Looking for good text analytics packages to review

Project 1 for my Text Analytics class is to either find some related article and give a 10-15 presentation on it for the class, or to do a quick demo of some software package other than what we're using for class (which is SPSS Text Analytics for Surveys).  So far, I've downloaded GATE 5.1 and RapidMiner 5.  I can't really do too much puttering around with them yet; I need to learn what I'm doing before I can ever figure out how to properly use them.  Luckily, I was able to sign up for a presentation date late in February, which gives me plenty of time to play around with it and have something constructive to show the class. 

This also helps out my overall interest in nonprofit analytics, especially for smaller organizations.  If we're gathering all this unstructured data, what if there's a wealth of information there that we're not yet putting together?  And what if the excuse for that is, we can't afford the pricey packages out there now?  For that reason, I wanted to make sure that what I demo'd is free, or at least exceedingly inexpensive (well...also because I'm a broke grad student.  Either it's free--and preferably open source--or I keep on looking).

Anyone have experience with any of these packages I mentioned, or have a suggestion to add to the mix?

Also, I found a couple of articles about text analytics in general:
  • Taco Bell Takes Heat Over 'Drive-Thru Diet' Menu -The quote from this particularly made me laugh:  "Prior to launch, posts were 73% positive, putting it ahead of beloved chains like Subway, Wendy's and Domino's.

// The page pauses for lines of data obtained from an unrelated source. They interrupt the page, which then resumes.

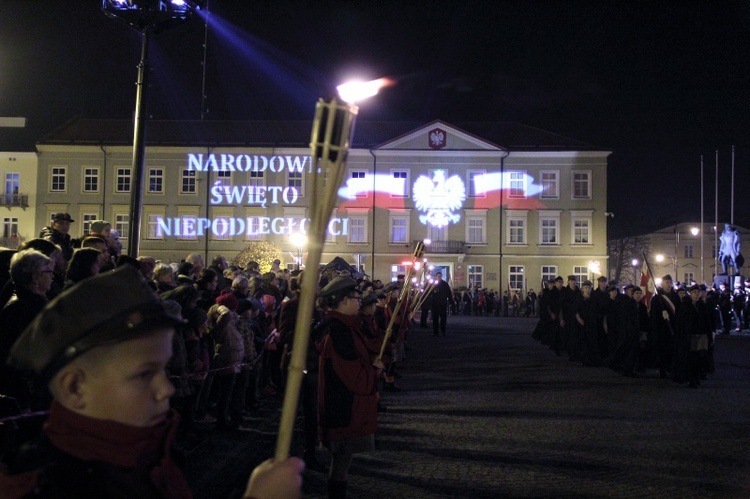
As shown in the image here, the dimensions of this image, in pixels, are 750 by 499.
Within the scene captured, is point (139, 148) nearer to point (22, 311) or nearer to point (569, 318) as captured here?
point (22, 311)

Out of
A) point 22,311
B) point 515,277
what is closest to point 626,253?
point 515,277

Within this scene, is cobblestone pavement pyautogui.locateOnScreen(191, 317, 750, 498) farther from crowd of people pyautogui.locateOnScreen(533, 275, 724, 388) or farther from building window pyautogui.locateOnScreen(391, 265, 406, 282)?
building window pyautogui.locateOnScreen(391, 265, 406, 282)

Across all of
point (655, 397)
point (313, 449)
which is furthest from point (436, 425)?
point (655, 397)

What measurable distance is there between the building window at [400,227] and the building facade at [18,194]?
28.0 m

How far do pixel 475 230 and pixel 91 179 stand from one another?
99.0 feet

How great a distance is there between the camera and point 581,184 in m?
58.8

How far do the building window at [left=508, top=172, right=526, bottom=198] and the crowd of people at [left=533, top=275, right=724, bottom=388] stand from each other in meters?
37.7

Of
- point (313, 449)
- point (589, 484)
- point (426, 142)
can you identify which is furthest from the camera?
point (426, 142)

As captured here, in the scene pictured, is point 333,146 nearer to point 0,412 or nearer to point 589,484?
point 0,412

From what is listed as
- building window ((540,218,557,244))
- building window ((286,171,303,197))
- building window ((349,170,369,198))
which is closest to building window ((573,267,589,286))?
building window ((540,218,557,244))

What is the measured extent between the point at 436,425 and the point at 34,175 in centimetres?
5784

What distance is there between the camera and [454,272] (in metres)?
58.0

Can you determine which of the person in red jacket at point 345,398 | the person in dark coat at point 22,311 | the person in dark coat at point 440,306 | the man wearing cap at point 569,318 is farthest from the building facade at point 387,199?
the person in dark coat at point 22,311

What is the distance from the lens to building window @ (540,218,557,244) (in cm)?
5853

Words associated with the brand online were "love," "delicious," and "favorite." Postings are now 67% positive, putting Taco Bell behind White Castle, Blimpie and Arby's, which rank among the category's lower tier. Now three of the words most closely associated with Taco Bell and its campaign have been "fat," "stop," and "joke."

Tuesday, January 19, 2010

The new semester is going to have me pretty busy

Between my grad assistantship work for 2 different profs, my duties as MSIS rep for the Graduate Business Association, and my classes, I'll be pretty darned busy until May.  My courses are:

Information Systems Analysis and Design
Cyber Security Tech Factors
Java Development
Text Analytics

I'm most interested in the text analytics class, since I'll finally get hands on experience with SPSS, and the whole topic is a favorite of mine.  Should be a fun few months.